Those were taxing times physically, emotionally and mentally, and between working full-time, raising the kids and doing all the things that make up a regular day here in America, I was straddling two worlds: Half of me was still longing for home while the other half was stubbornly carving a new life in a strange environment so different from what I was used to.
The one good thing was that my goals were clear and unequivocal—earn a living, be a good parent and allow the kids to grow into their fullness. There was no time to dwell on what ifs, no energy left for self-pity and doubt. I just had to plod on.
Writing the column and occasional articles for the magazine was my release, my “me” time where I could reflect and indulge my inner thoughts. And write I did, on anything and everything that a Filipino immigrant in America could relate to and appreciate.
Before I knew it—or at least this is how it feels now from the prism of decades past—the kids had grown up and launched in their respective fields (I should stop referring to them as kids, they're far from that now), my hair needed to be colored and the jars of anti-aging thingies in my dresser started piling up.

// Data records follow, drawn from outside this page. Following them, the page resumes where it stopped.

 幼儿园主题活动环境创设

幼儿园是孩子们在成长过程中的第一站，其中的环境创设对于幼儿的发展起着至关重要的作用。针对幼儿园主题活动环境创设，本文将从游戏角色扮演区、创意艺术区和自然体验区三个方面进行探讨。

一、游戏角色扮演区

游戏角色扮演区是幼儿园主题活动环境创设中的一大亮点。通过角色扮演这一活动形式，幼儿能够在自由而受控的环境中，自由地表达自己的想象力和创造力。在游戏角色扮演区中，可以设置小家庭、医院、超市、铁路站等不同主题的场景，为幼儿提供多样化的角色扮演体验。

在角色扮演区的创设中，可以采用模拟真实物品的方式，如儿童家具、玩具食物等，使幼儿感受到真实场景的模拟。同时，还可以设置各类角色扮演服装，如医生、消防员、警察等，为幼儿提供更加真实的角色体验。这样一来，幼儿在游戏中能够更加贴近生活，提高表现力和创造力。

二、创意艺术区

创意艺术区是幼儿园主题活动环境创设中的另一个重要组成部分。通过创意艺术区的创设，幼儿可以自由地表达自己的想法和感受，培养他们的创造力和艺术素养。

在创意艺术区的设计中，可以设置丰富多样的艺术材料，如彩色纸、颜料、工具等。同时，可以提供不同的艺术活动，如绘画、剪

So here I am now, an empty nester and almost fully retired. The chauffeuring to school and after-school activities ended almost ten years ago; working an eight-hour day is hardly a pleasant memory now. Physically, the weariness of having to do too much in a day has given way to the guilty pleasure of not having to do anything on someone else's timetable. I've reclaimed time as my own and how utterly sweet it is.
But then the problem of what to do next comes up. The perennial question—what do I want to do when I grow up—is ironically relevant again.

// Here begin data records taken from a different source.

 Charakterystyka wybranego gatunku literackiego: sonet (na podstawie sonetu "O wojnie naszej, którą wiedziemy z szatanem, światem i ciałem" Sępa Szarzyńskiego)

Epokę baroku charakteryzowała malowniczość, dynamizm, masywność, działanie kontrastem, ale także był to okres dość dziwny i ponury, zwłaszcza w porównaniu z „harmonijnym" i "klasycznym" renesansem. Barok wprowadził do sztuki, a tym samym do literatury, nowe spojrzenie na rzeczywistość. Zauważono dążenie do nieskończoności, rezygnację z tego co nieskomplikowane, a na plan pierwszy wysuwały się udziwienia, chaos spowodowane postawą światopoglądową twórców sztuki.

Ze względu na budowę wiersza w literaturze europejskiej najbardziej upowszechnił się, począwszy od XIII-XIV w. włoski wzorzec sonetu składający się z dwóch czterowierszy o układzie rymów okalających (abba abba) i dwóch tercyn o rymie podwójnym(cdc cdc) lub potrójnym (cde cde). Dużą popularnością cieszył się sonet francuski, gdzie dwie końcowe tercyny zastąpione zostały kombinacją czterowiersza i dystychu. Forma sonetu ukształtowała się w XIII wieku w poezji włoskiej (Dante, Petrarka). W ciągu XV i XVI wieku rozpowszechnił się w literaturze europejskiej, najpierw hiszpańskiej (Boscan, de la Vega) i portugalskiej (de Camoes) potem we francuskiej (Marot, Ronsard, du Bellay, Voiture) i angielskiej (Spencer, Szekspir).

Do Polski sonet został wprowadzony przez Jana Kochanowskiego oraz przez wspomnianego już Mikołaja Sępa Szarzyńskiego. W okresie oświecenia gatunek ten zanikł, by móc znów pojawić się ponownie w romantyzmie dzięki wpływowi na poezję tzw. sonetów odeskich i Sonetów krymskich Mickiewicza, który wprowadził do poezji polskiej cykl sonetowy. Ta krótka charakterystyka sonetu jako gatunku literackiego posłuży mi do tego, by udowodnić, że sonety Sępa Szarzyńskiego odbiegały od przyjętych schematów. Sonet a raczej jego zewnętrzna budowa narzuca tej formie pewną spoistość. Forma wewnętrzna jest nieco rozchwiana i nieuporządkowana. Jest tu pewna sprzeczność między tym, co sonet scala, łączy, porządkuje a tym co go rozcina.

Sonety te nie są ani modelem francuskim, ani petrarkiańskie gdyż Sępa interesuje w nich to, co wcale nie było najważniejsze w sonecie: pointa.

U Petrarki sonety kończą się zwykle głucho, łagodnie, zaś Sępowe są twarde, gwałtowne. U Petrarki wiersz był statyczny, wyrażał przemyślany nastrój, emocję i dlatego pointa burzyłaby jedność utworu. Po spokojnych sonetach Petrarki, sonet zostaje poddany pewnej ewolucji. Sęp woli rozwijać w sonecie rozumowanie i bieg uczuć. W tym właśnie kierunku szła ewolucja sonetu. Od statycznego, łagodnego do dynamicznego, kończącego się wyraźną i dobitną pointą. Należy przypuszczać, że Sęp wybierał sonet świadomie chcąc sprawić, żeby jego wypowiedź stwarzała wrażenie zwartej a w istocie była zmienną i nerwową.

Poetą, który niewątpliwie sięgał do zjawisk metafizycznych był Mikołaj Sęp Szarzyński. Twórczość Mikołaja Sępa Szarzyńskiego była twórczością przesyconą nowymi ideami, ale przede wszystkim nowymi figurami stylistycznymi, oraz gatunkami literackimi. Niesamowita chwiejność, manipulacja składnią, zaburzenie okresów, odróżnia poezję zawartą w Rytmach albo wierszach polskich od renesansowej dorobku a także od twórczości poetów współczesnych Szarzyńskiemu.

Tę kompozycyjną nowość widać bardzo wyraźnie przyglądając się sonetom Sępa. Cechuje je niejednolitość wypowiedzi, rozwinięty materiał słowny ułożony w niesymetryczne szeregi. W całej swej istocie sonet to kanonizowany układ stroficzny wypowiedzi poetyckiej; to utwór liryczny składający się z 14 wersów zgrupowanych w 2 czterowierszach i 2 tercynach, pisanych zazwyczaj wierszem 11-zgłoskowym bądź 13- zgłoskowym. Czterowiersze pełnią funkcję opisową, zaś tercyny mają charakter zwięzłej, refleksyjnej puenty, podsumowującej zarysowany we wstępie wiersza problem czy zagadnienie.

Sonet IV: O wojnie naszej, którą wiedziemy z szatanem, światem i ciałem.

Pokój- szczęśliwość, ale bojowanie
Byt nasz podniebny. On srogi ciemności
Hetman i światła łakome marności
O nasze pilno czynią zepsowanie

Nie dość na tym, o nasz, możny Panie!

Like most boomers, I view retirement differently from my parents' or even my elder siblings' generations. The new retirement means stepping down from having to earn a living and moving up to doing what one really wants to do. It means coming full circle to the dreams of one's idealistic years before being waylaid by the realities of life.
Not for us the typical image of a retiree basking idly in the Florida sun and whiling the day away with martinis and poolside card games (don't get me wrong, such a life can be so much fun if you can afford it). Nor are we the cranky old people who just sit around doing nothing other than waiting for death to claim them.
There are 41 million people in the U.S. who are 65 and older—14 percent of the total population. That's a big demographic that will only get bigger. Already the boomers are changing the concept of aging, the trajectory of research and development in the area of health and wellness, and re-directing government policies and social mores. Most importantly, this age group is elevating the idea of retirement as getting a new lease on life.
As a newbie in this demographic, I'm gratified that I have good company and what a dynamic, earth-shaking, irreverent and interesting company it is! So far, I haven't met anyone who has complained about being bored in retirement; in fact, it's the other way around—each one is busier now than when they were gainfully employed. And everyone, save for those who have serious health issues, seems happier.
As for me, still a neophyte in this retirement game, I'm in the process of determining how this next phase of my life will look like, ever conscious of the reality that I no longer have the luxury of screwing up because each new day that passes is one less day on earth. It's a sobering thought, this one. It brings me to my knees each morning as I give thanks for the blessing of being alive. It allows me a deeper appreciation of things that I took for granted when I was younger, and it makes me tread carefully, well aware of the obstacle courses that make life dangerous and challenging.
So now I'm in the cusp of my new reality and a world of options lie before me. Should I stay or should I go home? Should I continue the solitary work of writing/editing or should I break into a new field?
Should I try moving to a new state or a new country to experience a new life or should I just stay put and explore the many unexplored facets of the San Francisco Bay Area, which is—really—still new territory for me despite having lived here for 26 years?
Those of you who are in a similar situation right now or who have passed this cusp and found their happiness, please share with me your thoughts and your experiences. It always takes a village to define a direction.
Meanwhile, like my feat more than two decades ago when I upped and left a comfortable but incomplete life, I once again took a leap of faith recently and remarried. Color it crazy. Or color it lovely. For me it's making real what one of my favorite poets, Dylan Thomas, so eloquently stated:
Do not go gentle into that good night.
Rage, rage against the dying of the light.